La literatura es múltiple. Una sede de goce. Y de trabajo.
La literatura es capaz de atravesar, acortar y cortar sus propios géneros. Con constancia y decisión, es que me refugio en la certeza de un futuro horizonte igualitario.»
Diamela Eltit citó a Juan Rulfo y a Nicanor Parra, a Elena Garro y a Julio Cortázar, a Elena Poniatowska, a Margo Glantz, y terminó su discurso con unas frases de Rosario Castellanos. Citó a las escritoras, a los escritores, a quienes ha leído y admira, en la misma categoría de la admiración.
Hace apenas un par de semanas, el 11 de noviembre, Margo Glantz recibió el premio Carlos Fuentes. En la comida posterior al discurso de aceptación me comentó lo acertado del discurso de Diamela, y celebró que nadie hubiera mencionado que es la tercera mujer (junto con la propia Diamela y Luisa Valenzuela), de siete escritores que lo han recibido porque -dijo- “no nos lo deben dar por mujeres sino por la calidad literaria”.

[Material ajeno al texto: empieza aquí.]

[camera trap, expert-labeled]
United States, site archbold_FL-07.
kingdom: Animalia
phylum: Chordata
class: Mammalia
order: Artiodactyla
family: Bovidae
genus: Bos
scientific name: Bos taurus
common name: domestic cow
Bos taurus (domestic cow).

Hace un par de días, en la conversación entre Irene Vallejo y Alberto Manguel, que moderó Rosa Beltrán, escuchamos a Irene hablar con fervor admirativo sobre la obra de mujeres escritoras a lo largo de la historia, y a Alberto decir que él lee por la calidad, sin fijarse en sexo, edad, origen, opción sexual, creencias religiosas, o demás características de quien escribió el texto.
¿Por cuál de las opiniones enunciadas me inclino? ¿Por las escritoras que exigen que las lean o las premien por la calidad de su obra o por los hombres que leen convocados por la calidad de los textos, aunque grandes escritores solo tengan héroes escriturales y ninguna heroína literaria? No lo sé. Aún no lo sé. Me parecen tan válidos ambos argumentos que he tomado la decisión de respetar la libertad de decisión y exigir que se respete la mía. Lo que sé es que, más allá, de la irrupción de las mujeres en el campo editorial, o del lenguaje neutro, o de los sexos líquidos, lo que debe imperar es el diálogo, la empatía, el respeto a la calidad en la producción artística.
Nací en 1961, estoy casada con una mujer, he sido la única representante de mi género que ha tenido el honor de dirigir el Fondo de Cultura Económica, soy amiga de la primera secretaria de Educación Pública, participo en Opinión 51 (el proyecto periodístico más original del siglo XXI en donde solo escriben mujeres); esta noche estoy sentada al lado de dos de mis mejores amigas desde hace tres décadas, que son, en el caso de Sabina, la mejor dramaturga en la historia de nuestro idioma, y en el caso de Ana, la publicista más exitosa de nuestro país, pero aún no aplaudo la llegada de la primera mujer a la presidencia de México.
Académicamente, he dedicado el el surgimiento y las aportaciones del boom literario latinoamericano (Cortázar, Fuentes, García Márquez y Vargas Llosa); soy contemporánea del “crack” (Volpi, Padilla, Palou), y con asombro soy ahora testigo del surgimiento de un movimiento literario igualmente poderoso y original que se está pergeñando en Monterrey por cinco mujeres, Sofía Segovia, Gabriela Riveros, María de Alva, Mónica Castellanos y Gaby Cantú, la filigrana norteña, que con sus voces llenas de talento están armando un movimiento literario que desafirma todo lo que se ha dado por cierto de la literatura del norte, que es -afirmo- todo menos una moda, y que ha llevado a la admirable Cristina Rivera-Garza que Monterrey es ahora Monterreyna. Y, añado, Monterreyna es una ciudad literaria.